Katherine Kennedy, who was Bennett’s friend and her colleague on the school board, told The Salt Lake Tribune, “Heather was so thoughtful about how she approached education issues. She was really able to see a big picture, or big consequences, before other people did.”

Salt Lake City Mayor Jackie Biskupski tweeted her condolences. “For 14 years, Heather dedicated her life to school policy, inspired to get involved as a parent of #SLC students,” Biskupski posted on Twitter.

Bennett represented Precinct 5 in the Salt Lake City School District — an area that extends from the Jordan River to 1300 East, between 900 South and 2100 South, and includes East High School, Horizonte Instruction and Training Center, Innovations Early College High School and five elementary schools. Her current term was set to run through Dec. 31, 2020. From 2015 until the start of this year, Bennett served as the board’s president.

Bennett argued against vouchers for private-school tuition, writing in a 2007 Salt Lake Tribune opinion essay that “vouchers let Utah legislators off the hook. They do nothing to address underfunding of public school programs.” She helped craft the district’s policy to prohibit discrimination against LGBTQ students in 2010, and supported including domestic partners on the insurance coverage for district employees. She championed later starts for the school day, citing studies that show students do better when they’re not up too early.

As board president, she is credited with supporting early childhood education and early literacy programs, and extending the accelerated Extended Learning Program, or ELP, to more students. She oversaw the rebuilding of the former Lincoln Elementary, renamed Liberty Elementary, and the opening of the Liberty Community Learning Center.

District officials note that while Bennett was board president, the board in 2017 passed the district’s Safe Schools Resolution, the first of its kind in Utah, designed to head off violence in public schools before it starts.

Board member Kristi Swett, in a statement, said, “I couldn’t have asked for a better mentor and example of what it means to be a public servant. … I learned so much from Heather, her grace, and her ability to look past what was on the outside and really dig for what was on the inside."

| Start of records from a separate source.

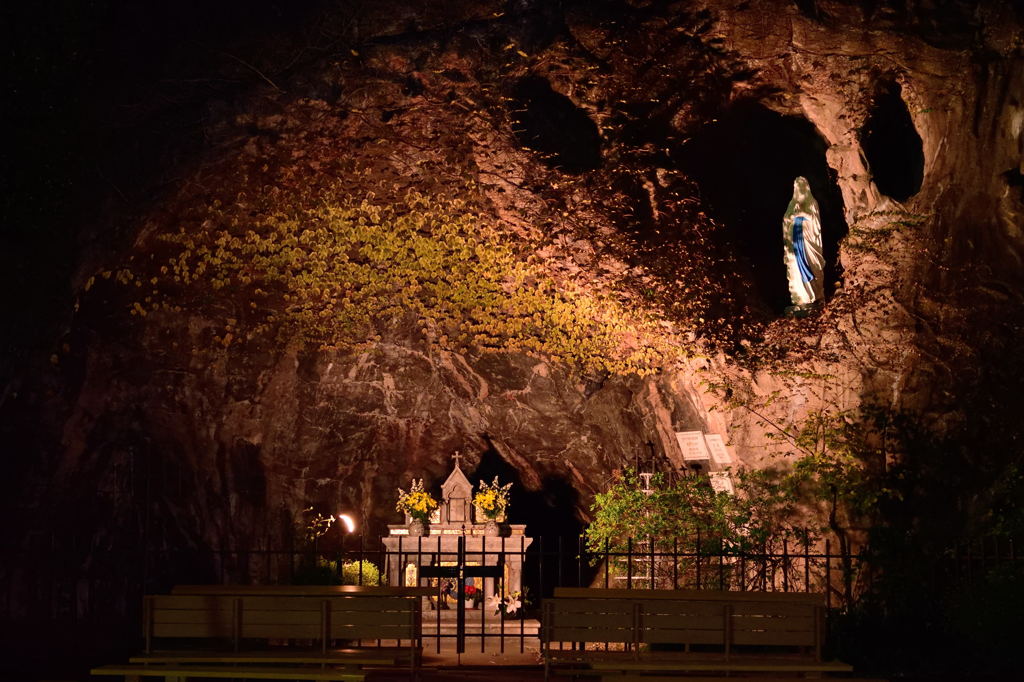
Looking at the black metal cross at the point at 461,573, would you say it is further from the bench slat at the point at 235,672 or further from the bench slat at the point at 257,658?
the bench slat at the point at 235,672

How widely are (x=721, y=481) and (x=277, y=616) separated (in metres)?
7.37

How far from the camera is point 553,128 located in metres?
12.9

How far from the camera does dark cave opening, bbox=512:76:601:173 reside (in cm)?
1267

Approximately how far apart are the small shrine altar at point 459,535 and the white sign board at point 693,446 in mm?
3105

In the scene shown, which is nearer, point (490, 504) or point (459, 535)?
point (459, 535)

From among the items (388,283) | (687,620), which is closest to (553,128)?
(388,283)

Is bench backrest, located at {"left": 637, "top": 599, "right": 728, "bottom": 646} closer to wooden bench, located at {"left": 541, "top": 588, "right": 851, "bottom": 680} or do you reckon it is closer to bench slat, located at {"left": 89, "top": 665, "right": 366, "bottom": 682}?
wooden bench, located at {"left": 541, "top": 588, "right": 851, "bottom": 680}

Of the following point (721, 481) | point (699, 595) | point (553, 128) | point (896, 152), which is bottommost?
point (699, 595)

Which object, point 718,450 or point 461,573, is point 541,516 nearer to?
point 718,450

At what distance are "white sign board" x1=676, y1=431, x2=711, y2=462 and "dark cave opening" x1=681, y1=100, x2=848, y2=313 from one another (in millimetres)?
1981

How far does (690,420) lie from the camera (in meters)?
14.8

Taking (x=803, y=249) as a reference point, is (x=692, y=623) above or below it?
below

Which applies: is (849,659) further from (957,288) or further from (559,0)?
(559,0)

“She had an enormous intellect, but she never paraded that,” Kennedy told The Tribune. “She was collegial, and really worked hard to build a community.”

That collegiality wasn’t always easy to achieve. Bennett’s time as board president overlapped with the brief, contentious tenure of board member Michael Clara, who represented Salt Lake City’s west side.

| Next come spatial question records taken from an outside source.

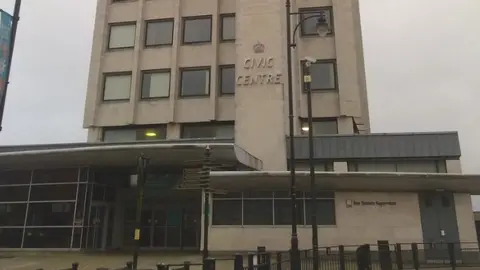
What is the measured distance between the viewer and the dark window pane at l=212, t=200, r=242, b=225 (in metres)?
23.6

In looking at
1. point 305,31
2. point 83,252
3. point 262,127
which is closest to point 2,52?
point 83,252

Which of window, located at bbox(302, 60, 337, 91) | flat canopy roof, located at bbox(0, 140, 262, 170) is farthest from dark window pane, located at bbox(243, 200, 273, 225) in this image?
window, located at bbox(302, 60, 337, 91)

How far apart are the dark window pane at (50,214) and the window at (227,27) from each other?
1477 centimetres

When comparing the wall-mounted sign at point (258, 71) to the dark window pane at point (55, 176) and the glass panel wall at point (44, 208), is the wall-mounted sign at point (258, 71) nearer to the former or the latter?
the glass panel wall at point (44, 208)

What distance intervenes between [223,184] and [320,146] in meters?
6.03

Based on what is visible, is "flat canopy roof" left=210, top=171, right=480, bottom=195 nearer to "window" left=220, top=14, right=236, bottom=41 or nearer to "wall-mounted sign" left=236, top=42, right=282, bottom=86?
"wall-mounted sign" left=236, top=42, right=282, bottom=86

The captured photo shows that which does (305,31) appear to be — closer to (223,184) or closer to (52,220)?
(223,184)

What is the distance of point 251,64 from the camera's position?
27469mm

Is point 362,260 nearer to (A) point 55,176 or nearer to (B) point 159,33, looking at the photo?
(A) point 55,176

The conflict came to a head in 2015, when Clara complained he was being discriminated against because Bennett ordered a school resource officer to the front of the board’s meeting room — a response to an angry, profanity-laced phone call between Clara and then-superintendent McKell Withers. Clara countered by donning a sombrero and poncho, what he called a “Frito Bandito” costume, during a board meeting. Clara lost his re-election bid in 2016 to current board member Michael Nemelka.

Bennett became a school activist as a parent of students at Lowell Elementary School in the Avenues. She represented Lowell parents when the district closed the school in 2001, a decision that some parents still haven’t forgotten or forgiven.

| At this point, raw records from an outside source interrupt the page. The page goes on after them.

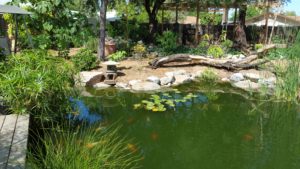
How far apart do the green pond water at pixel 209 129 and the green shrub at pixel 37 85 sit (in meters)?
1.18

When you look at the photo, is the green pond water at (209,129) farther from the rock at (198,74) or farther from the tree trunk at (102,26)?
the tree trunk at (102,26)

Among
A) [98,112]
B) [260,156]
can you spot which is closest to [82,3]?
[98,112]

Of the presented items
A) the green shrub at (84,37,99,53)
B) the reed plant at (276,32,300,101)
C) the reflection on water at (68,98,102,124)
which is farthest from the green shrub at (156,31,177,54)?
the reflection on water at (68,98,102,124)

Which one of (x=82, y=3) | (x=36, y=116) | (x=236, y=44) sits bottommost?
(x=36, y=116)

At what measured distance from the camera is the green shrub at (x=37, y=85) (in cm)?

When Bennett’s children started at Lowell in 1993, she became a volunteer and PTA member there, Kennedy said. When Bennett arrived, Lowell had two PTAs, one for the neighborhood kids and one for the ELP students.

“She brought those PTAs together,” Kennedy said. “She was a unifier.”

Survivors include her husband, Kevin Hanson, a professor in the Film and Media Arts Department at the University of Utah; three children: Samuel Bennett Hanson, Hannah Harper Hanson and Emma Rose Hanson; four brothers and a sister.

Hanson said the family is planning a memorial service Saturday, with details to be announced. District officials said Bennett’s family is in the process of establishing a charitable fund that will support her priorities.